Zachariah M. DeFilipp, MD: Sure, Yi-Bin. Ruxolitinib is a small molecule inhibitor of Janus kinases 1 and 2, or JAK1/2. Ruxolitinib previously received FDA approval for the treatment of patients with myelofibrosis as well as patients with a condition called polycythemia vera. However, what we’ve learned is that the JAK signaling pathway is also very prominent in patients who have acute graft-versus-host disease. There are a number of important cytokines that signal through the JAK signaling pathway, and these cytokines also influence a number of important immune regulatory cells that can further worsen the pathophysiology of acute graft-versus-host disease.

Ruxolitinib was recently FDA approved for the treatment of steroid-refractory acute graft-versus-host disease in adult patients as well as in pediatric patients age 12 years or older. This approval came largely based on the results of the REACH1 trial. This was a multicenter, open-label study to treat patients who had steroid-refractory acute graft-versus-host disease with ruxolitinib in combination with systemic corticosteroids.

In this study, there were multiple categories of patients who were deemed to have steroid-refractory disease. These categories were alluded to earlier by Yi-Bin. One category included patients who had worsening of their graft-versus-host disease within 3 days of steroid therapy. Another category included patients who had persistent graft-versus-host disease symptoms despite at least 1 week of therapy. And then there were additional patients who either flared during their steroid taper, or, for other reasons, were not able to tolerate the steroid taper.

In this study, 71 patients with steroid-refractory acute graft-versus-host disease were treated. The primary endpoint of the study was to evaluate the overall response rate at day 28, which was an evaluation of the percentage of patients who had either a complete response, a very good partial response, or a partial response of their graft-versus-host disease after 4 weeks of treatment, and to also evaluate the median duration of response.

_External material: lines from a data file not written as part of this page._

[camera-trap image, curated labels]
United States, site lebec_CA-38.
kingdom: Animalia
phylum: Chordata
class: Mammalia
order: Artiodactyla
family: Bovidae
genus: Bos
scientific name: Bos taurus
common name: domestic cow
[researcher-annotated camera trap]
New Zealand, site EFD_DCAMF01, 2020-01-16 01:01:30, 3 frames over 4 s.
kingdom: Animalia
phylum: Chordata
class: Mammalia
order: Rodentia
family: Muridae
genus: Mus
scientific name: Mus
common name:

In the study, 55% of patients achieved an overall response by day 28 [the primary endpoint]. But with further follow up, the best overall response rate of what percentage of patients had a response at any time in the study was 73%. Responses were seen across all of the categories of steroid-refractory patients. Responses were also seen in all organs that were involved in the GVHD—both the lower and upper GI [gastrointestinal] system, the skin, and the liver. At the most recent evaluation of follow up, the median duration of response is at 11 months, and that will be updated with further updates of the clinical dataset. At day 28, more than 50% of patients were able to decrease their steroid dose by at least 50%, which is a huge factor in understanding the toxicities related to GVHD treatment.